Receitas de Meia-Nigella
Quando chego aos objectos de culto (“estes gajos que ninguém conhece são mesmo bons”) já os encontro na fase de fenómeno de massas (“os gajos venderam-se”) ou, se as coisas correrem bem, na curva descendente que os devolve à condição de objecto de culto com o bónus da nostalgia (“mesmo quando se vendiam os gajos eram bons”). Quem não quer acabar como mascote esfarrapada dos talibans do autêntico, dos que não se vendem, vende-se. Os outros, poucos, aguardam serenamente o processo de luiz-pachequização ou antonio-ganchamento e rezam para que os jovens do futuro ainda se preocupem em fazer relíquias dos vencidos. Mas isto não é sobre literatura, é sobre a forma como a senhora Nigella Lawson se abeirou do meu campo de visão e do meu proto-paladar, que os dois sentidos aqui caminham juntos. Como sempre, cheguei tarde ao objecto. Já meio-mundo a elogiara, e como qualquer especialista em devoções sabe, o escárnio e o vilipêndio acicatam mais o desejo de veneração do que mil esporas de elogios, por genuínos que sejam. Quem é que vai empregar o seu precioso tempo com a Nigella quando sabe que o mais provável é chegar à mesma conclusão que todos os outros? É como se o marido abandonado voltasse a casa e dissesse: “Se não és minha, vais ser de toda a gente”, e andasse para aí a gabar-se da múltipla inexclusividade. Há cultos que pedem multidões (Fátima, o Benfica, inaugurações do Ikea) e há outros que exigem recato e meditação. Pensei que o culto à volta da Nigella fosse deste último género mas assim que a vi a chupar os dedos num programa de televisão percebi que estava enganado. Então, na solidão densamente povoada do peregrino, parti para a Nigella. Cheguei ainda há pouco e o tempo aqui está bom. A Nigella tem um corpo todo ele Cântico dos Cânticos, cedros do Líbano e tal, de uma opulência mediterrânica de carnes.

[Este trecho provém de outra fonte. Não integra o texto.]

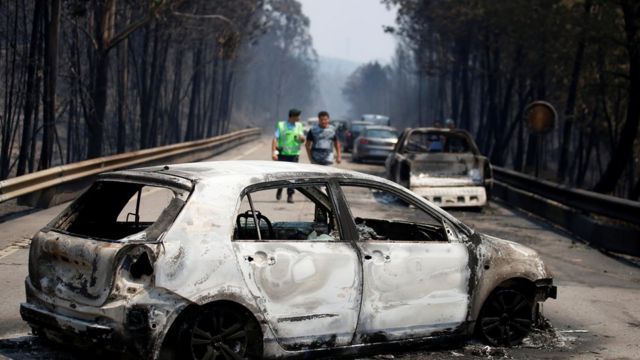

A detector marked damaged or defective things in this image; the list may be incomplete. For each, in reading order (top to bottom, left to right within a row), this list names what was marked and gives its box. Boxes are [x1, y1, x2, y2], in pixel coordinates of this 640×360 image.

burnt car body [342, 119, 372, 150]
burnt car body [352, 125, 398, 162]
burnt car body [384, 129, 496, 208]
second burnt vehicle [384, 129, 496, 208]
burnt pickup truck [384, 129, 496, 208]
burnt white car [384, 129, 496, 208]
dented car panel [384, 129, 496, 208]
burnt windshield opening [50, 180, 186, 242]
burnt white car [21, 162, 556, 358]
burnt car body [21, 162, 556, 358]
dented car panel [21, 162, 556, 358]
second burnt vehicle [21, 162, 556, 360]
burnt tire [180, 304, 262, 360]
burnt tire [478, 286, 532, 346]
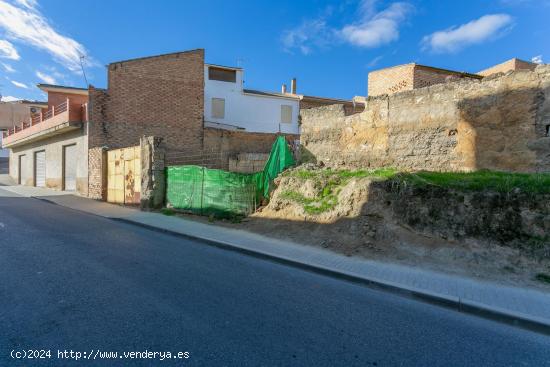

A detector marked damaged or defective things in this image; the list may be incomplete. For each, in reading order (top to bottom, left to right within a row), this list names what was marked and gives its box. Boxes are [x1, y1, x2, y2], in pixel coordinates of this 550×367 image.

rusty metal gate [107, 146, 141, 204]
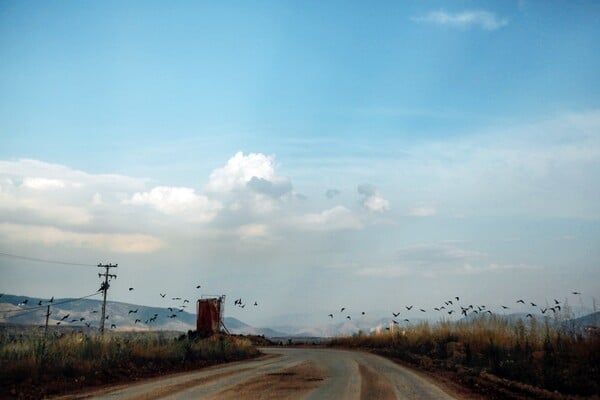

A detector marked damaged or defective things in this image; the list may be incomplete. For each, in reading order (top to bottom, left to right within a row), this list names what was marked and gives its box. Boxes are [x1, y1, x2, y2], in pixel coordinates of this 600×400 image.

rusted metal structure [196, 294, 229, 334]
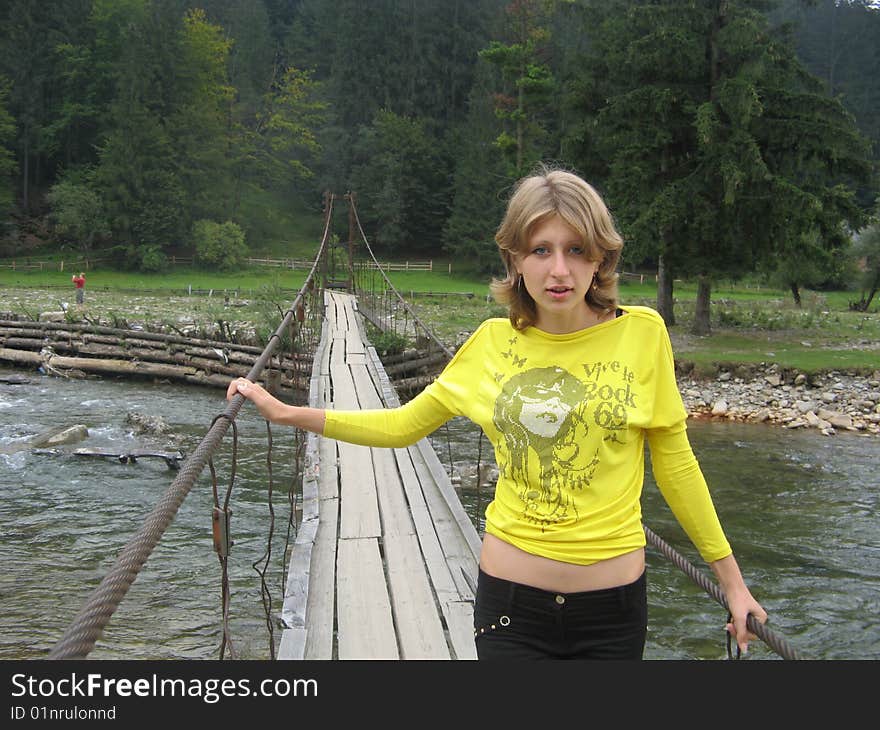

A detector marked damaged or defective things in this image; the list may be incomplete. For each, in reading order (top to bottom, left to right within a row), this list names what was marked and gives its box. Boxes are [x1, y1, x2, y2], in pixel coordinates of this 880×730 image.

rusty metal cable [49, 195, 336, 660]
rusty metal cable [644, 524, 808, 660]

Vou no Queijo Mozzarella em Carrozza, uma interessante reflexão sobre a condição do queijo na sociedade italiana. “Em carrozza” significa “num recipiente”, mas se disséssemos “Queijo Mozzarella num recipiente” a coisa perdia a graça e talvez nos sentíssemos tentados a levar o queijo para um centro de análises clínicas. Assim, em italiano, temos vontade de o levar a passear pelos canais de Veneza, qui c’est triste Venise, aux temps des amours morts, de discutir os romances de Calvino, o Italo, entre outros assuntos mais do agrado do queijo, como a levedação. A autora garante que este conto está algures entre “pão frito, torrada de queijo e rabanadas”, ou seja, literatura neo-realista do pós-guerra em ambiente de festividades natalícias, e insurge-se contra a tradição: “Não vou fazer de conta que esta receita é tradicional.” Não é. Nigella apropria-se da tradição para nos oferecer algo novo e com malaguetas.
Fiambre com Coca-Cola
Nigella aventura-se no auto-plágio: “Esta receita é do meu livro How to Eat, mas com algumas alterações.” Não, isto é mais O Toldo Vermelho da culinária. “E não, não vou pedir desculpa por copiar, ou melhor, reformular esta receita pela simples razão de que insisto que a prove.” Nós aprovamos. “A bebida doce e gasosa tem tudo a ver com o espírito da carne assada.” O espírito da carne assada? Estará Nigella a entrar na mitologia Navajo? O único conselho que retive é “nem pense em usar Coca-Cola Zero!”, com ponto de exclamação e tudo. Oh, Nigella!
Jaquinzinhos
Rendo-me a Nigella! Jaquinzinhos? “Já praticamente me tinha esquecido da existência de jaquinzinhos até os ver à venda numa peixaria.” É por estas e por outras que eu tenho uma agenda onde registo o nome dos peixes e respectivo número de telefone. “Jaquinzinhos são peixes pequenos”, “normalmente são carapaus pequeninos”, embora em cativeiro possam ser encontrados alguns do tamanho de lontras e outros com a voz do José Carlos Malato. Depois, vem a eco-política: “Eu sei que há uma geração mais naturalista para quem a ideia de comer peixinhos-bebés inteiros pode ser pouco tentadora.” A minha avó sempre me disse que comer jaquinzinhos era um acto essencialmente imoral, sobretudo quando acompanhados de arroz de tomate. Mas há momentos em que o homem é apenas um elo na cadeia alimentar, um “mamífero de curta duração”, como diz Steiner, e nessas alturas já se sabe que é capaz de qualquer coisa, incluindo comer hambúrgueres do Lidl e jaquinzinhos, enquanto declara que o aumento do IRS não terá efeitos retroactivos.